Задания:
1. Ответьте на вопросы по тексту о назначении Троцкого:
(а) Кто ехал в первом поезде при переезде правительства в Москву?
(б) Кто председательствовал на заседании «питерской части ЦК»?
(в) Какого числа Совнарком назначил Троцкого наркомом по военным и морским делам?
2. Перепишите дословно отрывок из текста о назначении Троцкого от слов «Ситуация дичайшим образом» до слов «образом можно выиграть.» включительно.

----- Текст для разбора -----

Мы уже рассказывали, что после подписания Брестского мира Троцкого, вчерашнего наркома иностранных дел, назначили на другой высокий пост — он возглавил военное ведомство Советской республики. Произошло это довольно странным образом. Правительство большевиков решило перебраться из Питера в Москву — там было более безопасно, ведь немцы остановились совсем рядом с Петроградом. Переезжали двумя поездами: в первом — Свердлов и обслуживающий персонал, во втором — Ленин с основной частью правительства. Но Троцкий ехал третьим поездом, персональным. А в один вагон с собой взял Брюса Локкарта, Джорджа Хилла и прочих сотрудников британской миссии. А вдогон Ленину, в поезд, полетела телеграмма, что без него состоялось заседание «питерской части ЦК». Председательствовал на нем троцкист Иоффе и извещал Владимира Ильича: «Единогласно было принято мое предложение о назначении Троцкого народным комиссаром по военным делам… Политическое значение этого назначения неизмеримо, особенно в Англии и Франции, по последним полученным мною сведениям. Настаиваю на немедленном осуществлении этого шага».
Ситуация дичайшим образом выходила за рамки партийной дисциплины. Какая-то самозваная «питерская часть ЦК» принимает «единогласно»! Какой-то второсортный Иоффе позволяет себе «настаивать», да еще и «немедленно». Но Ленин почему-то… соглашается. 14 марта, неожиданно для многих большевиков, Совнарком назначил Троцкого наркомом по военным и морским делам, председателем Реввоенсовета республики. Во главе вооруженных сил поставили человека, ни одного дня не служившего в армии и не державшего в руках винтовку! В советском руководстве сработали некие скрытые пружинки, и сработали безотказно. Главная причина назначения отмечалась в телеграмме Иоффе: тесные связи Троцкого с державами Антанты. А Ленин в данное время считал наилучшей политикой лавировать между двумя империалистическими блоками — верил, что таким образом можно выиграть.

----- Набор данных -----

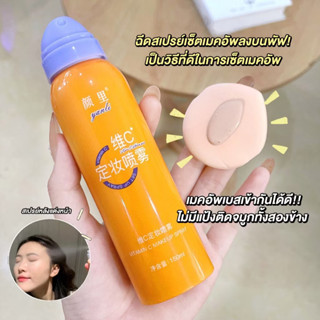 shiny-girl：สเปรย์แต่งหน้า  สเปรย์ล็อคเครื่องสำอาง ติดทนนาน 1…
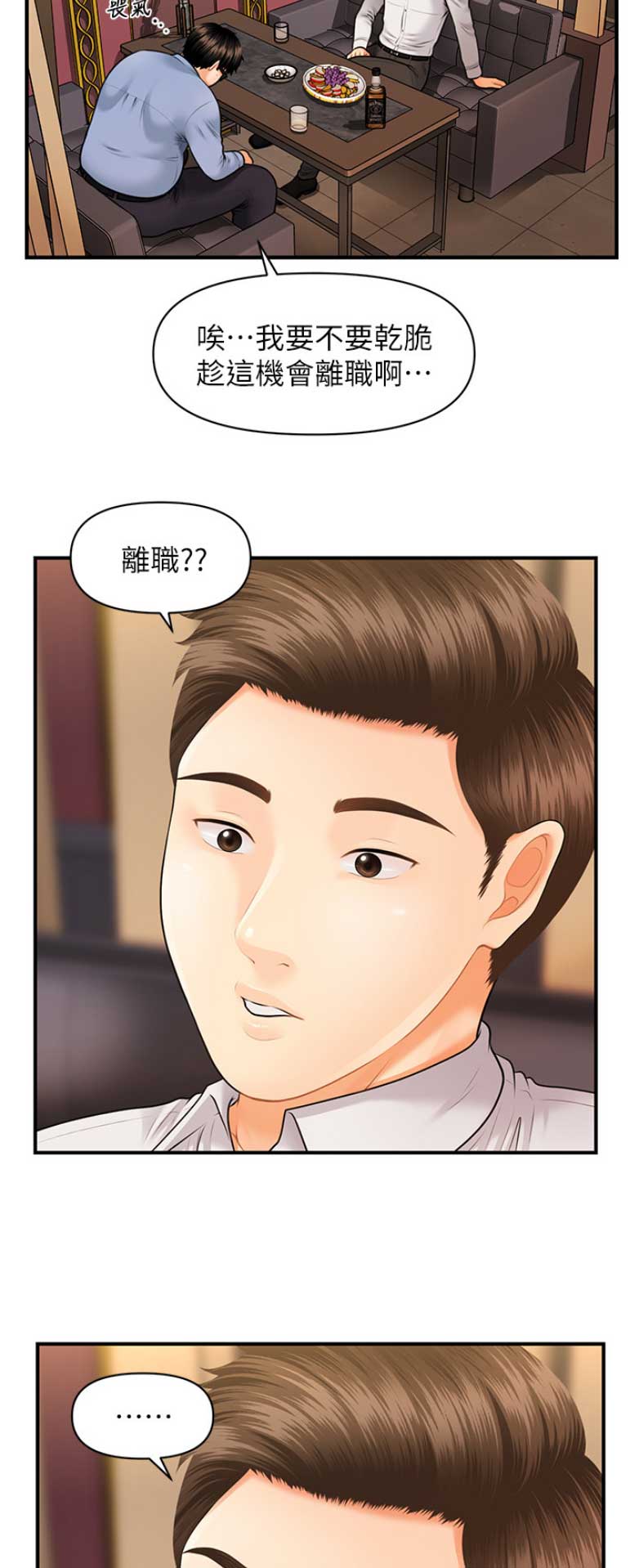 整形外科中级题库漫画,第8话2图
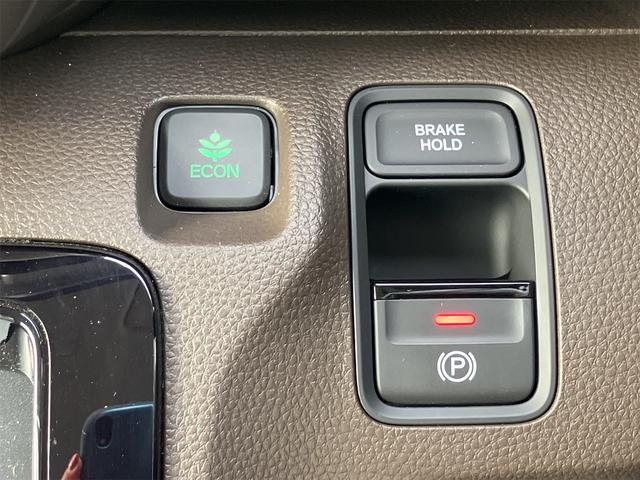 Ｎ－ＷＧＮ Ｌ　ＥＴＣ　バックカメラ　ナビ　ＴＶ　クリアランスソナー　オートクルーズコントロール　レーンアシスト　衝突被害軽減システム　オートライト　スマートキー　アイドリングストップ　電動格納ミラー　シートヒーター（36枚目）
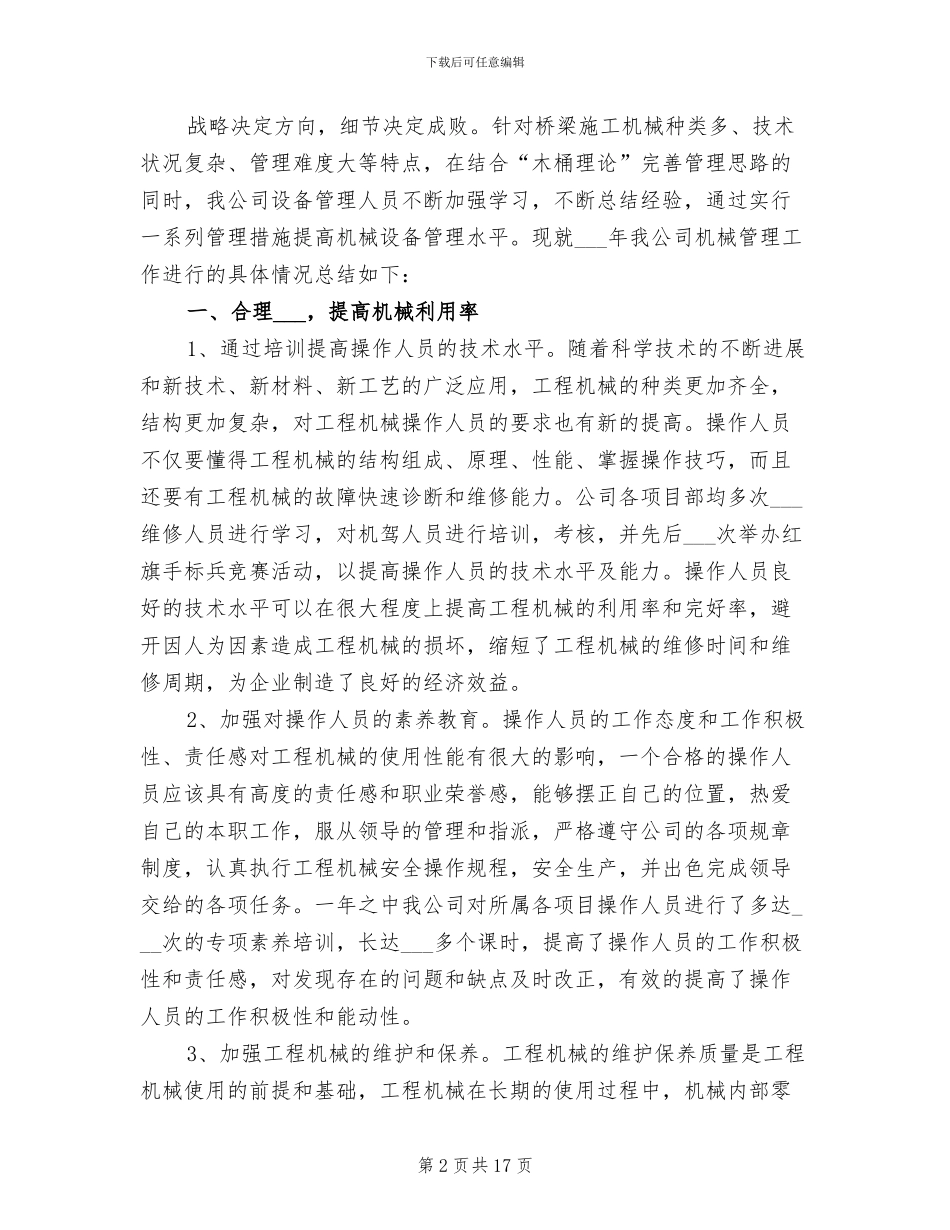 2024年机械设备管理年度工作总结_第2页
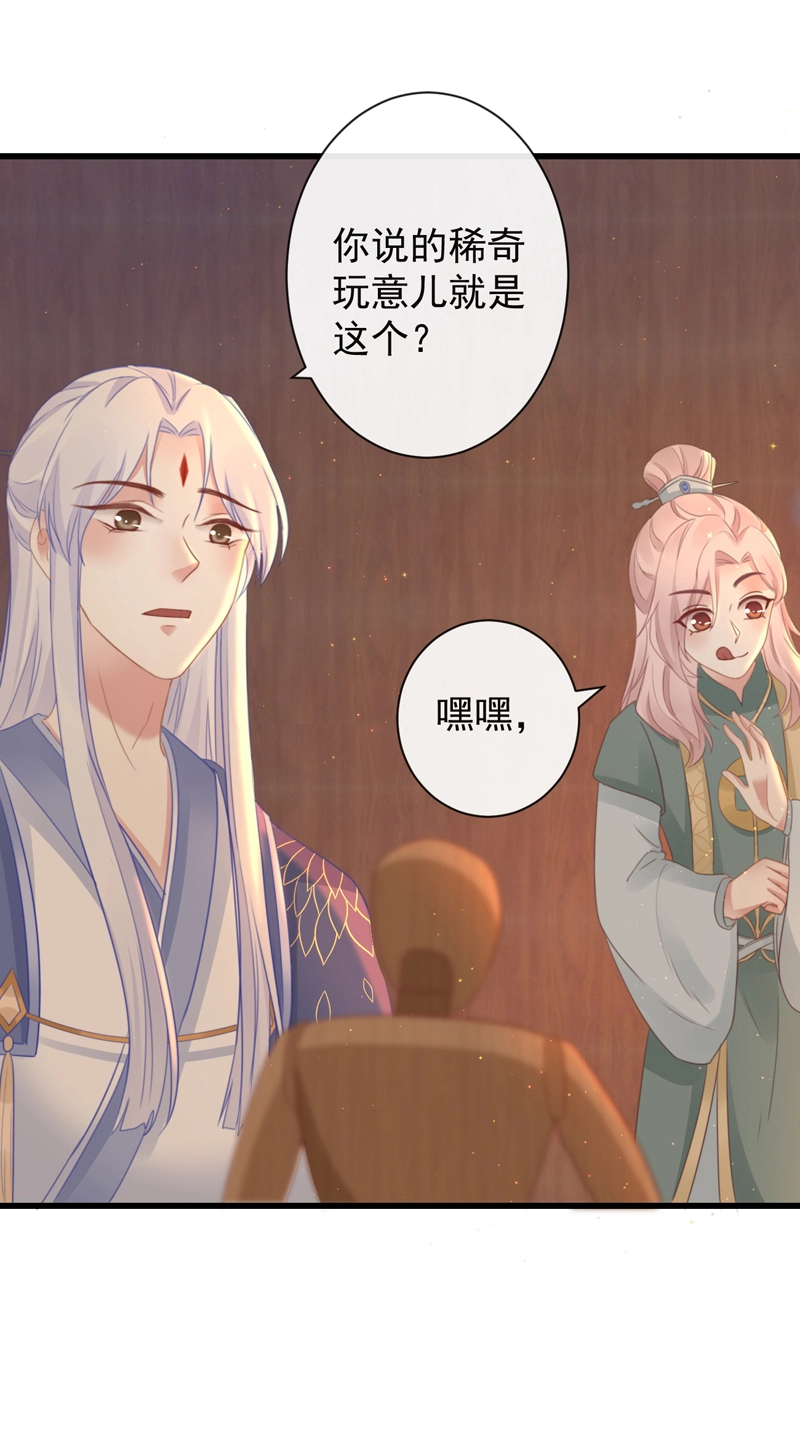 47-鬼推磨11
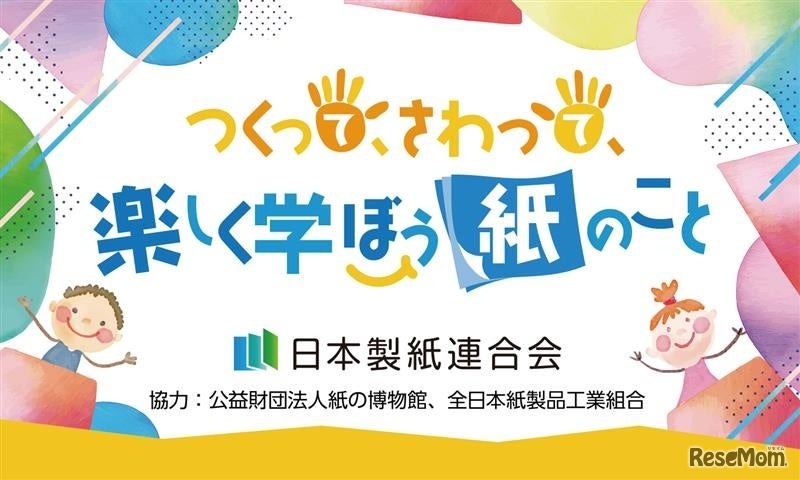 つくって、さわって、楽しく学ぼう紙のこと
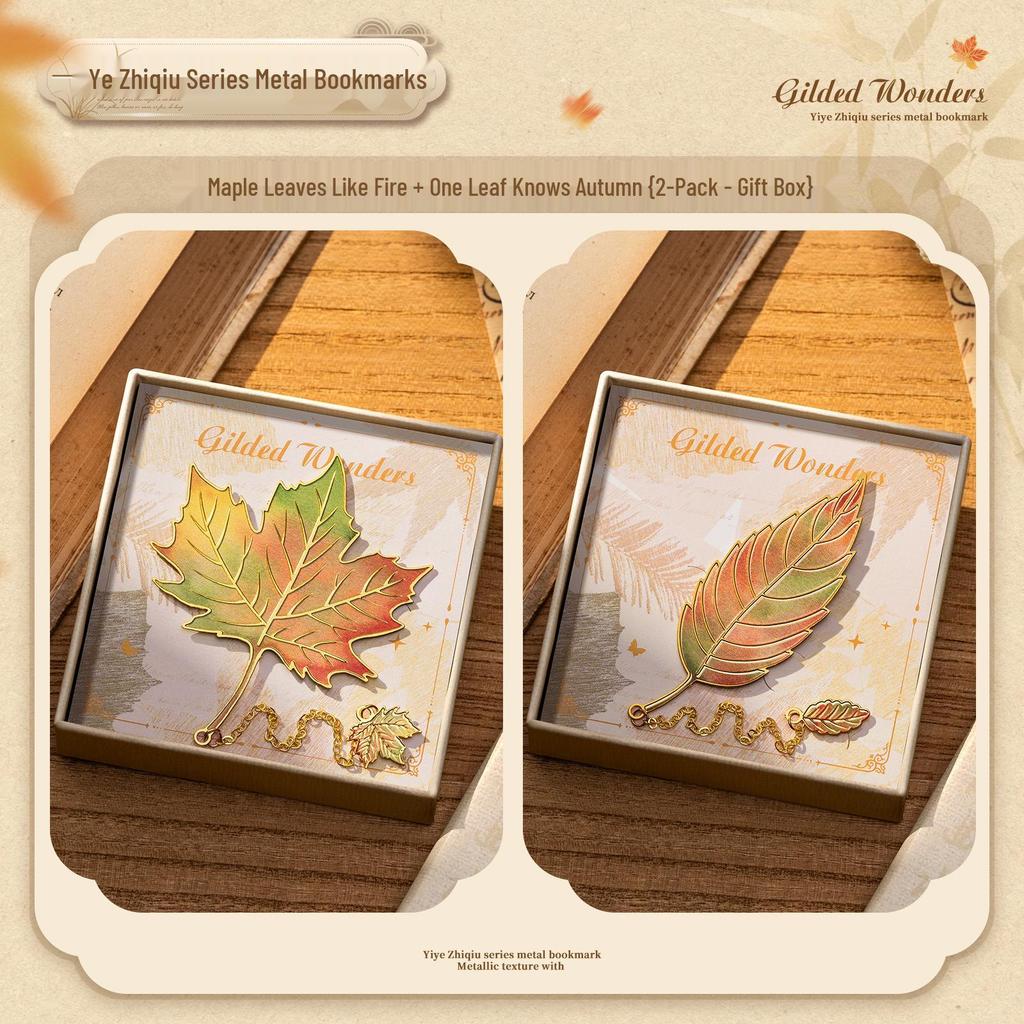 Teacher's Day Retro Leaf Metal Bookmark – High-Value, Creative Gift Box with Leaf Veins Design.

-----

Ответы к заданиям:
1.
(а) Свердлов и обслуживающий персонал.
(б) Иоффе.
(в) 14 марта.

2.
Ситуация дичайшим образом выходила за рамки партийной дисциплины. Какая-то самозваная «питерская часть ЦК» принимает «единогласно»! Какой-то второсортный Иоффе позволяет себе «настаивать», да еще и «немедленно». Но Ленин почему-то… соглашается. 14 марта, неожиданно для многих большевиков, Совнарком назначил Троцкого наркомом по военным и морским делам, председателем Реввоенсовета республики. Во главе вооруженных сил поставили человека, ни одного дня не служившего в армии и не державшего в руках винтовку! В советском руководстве сработали некие скрытые пружинки, и сработали безотказно. Главная причина назначения отмечалась в телеграмме Иоффе: тесные связи Троцкого с державами Антанты. А Ленин в данное время считал наилучшей политикой лавировать между двумя империалистическими блоками — верил, что таким образом можно выиграть.